Am Strassenrand das eine oder andere Plakat mit Ruhollah Khomeini mit Sprüchen ala "Vorwärts immer - Rückwärts nimmer" in persischer Schrift, mit Blumen hinterlegt. Wie damals in der DDR. In vielen Orten hängen verblichene Bilder der Märtyrer des 1. Golfkriegs (Iran-Irak 1980-1988) am Strassenrand. Heutige Bilanz: 580 km. 2 totgefahrene Schafe am Straßenrand. Keine Strassenhunde. Mindestens 100 mal gefilmt und fotografiert worden, die Polizeiposten unterwegs sind auch ganz vorn dabei. Zwei mal Radarkontrolle (Polizeiauto steht weithin sichtbar auf kleinen Hügeln am Strassenrand) mit Laserpistole. Viele Mercedes Rundhauber Typ 1921, 1924, 2624, 2621, und weitere Modelle.

Bild (c) 2019 Peter Martin
Mercedes Rundhauber

Auf den langweiligen Autobahnabschnitten habe ich die persischen Zahlen vom Verkehrszeichen abgelesen und gelernt. Viele Kraftfahrer sind beim Fahren mit dem Smartphone oder mit Essen oder beidem beschäftigt.

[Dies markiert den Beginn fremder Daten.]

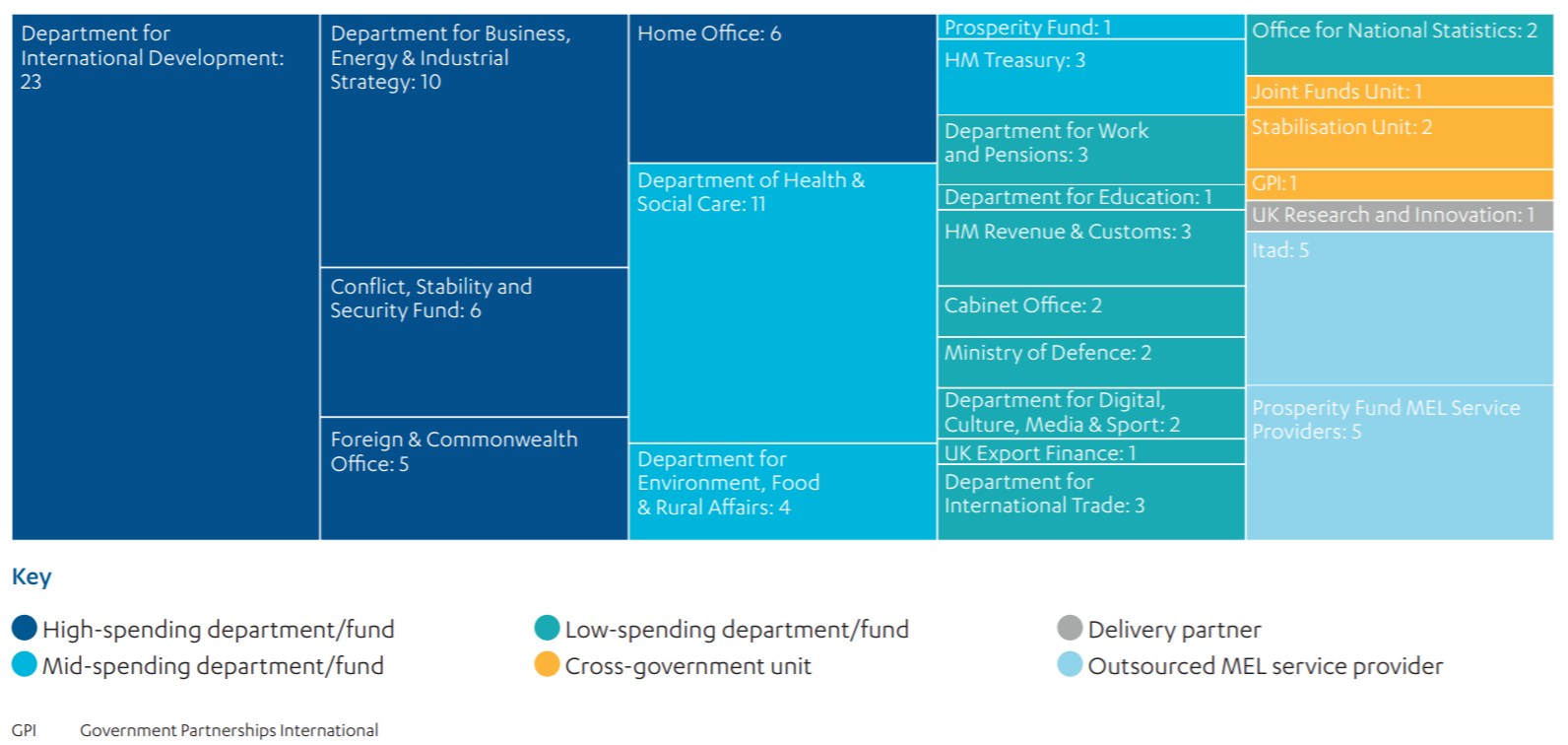 Stakeholders interviewed for this review : 103 people across 18 government departments and funds:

Das Rumeiern fällt aber bei dem Fahrstil sowieso nicht auf. Gefahren und Überholt wird überall. Rechts und Links und Standspur. Und meist gibt es sowieso keine Gekennzeichneten Fahrstreifen ... und wenn doch, gelten sie maximal als Empfehlung. Und für ein Motorrad bleibt häufig eine Lücke. Nur bei unseren Maschinen fehlen noch ein paar PS für das schnelle durchschlüpfen. Gefahren wird so, wie ich es aus Peru gewohnt bin, aber ohne das nervige Hupen. Deshalb die Regeln: (1) Immer mitschwimmen im Verkehr. (2) Keine Rücksicht. (3) Nicht nach hinten gucken. (4) Nicht bremsen.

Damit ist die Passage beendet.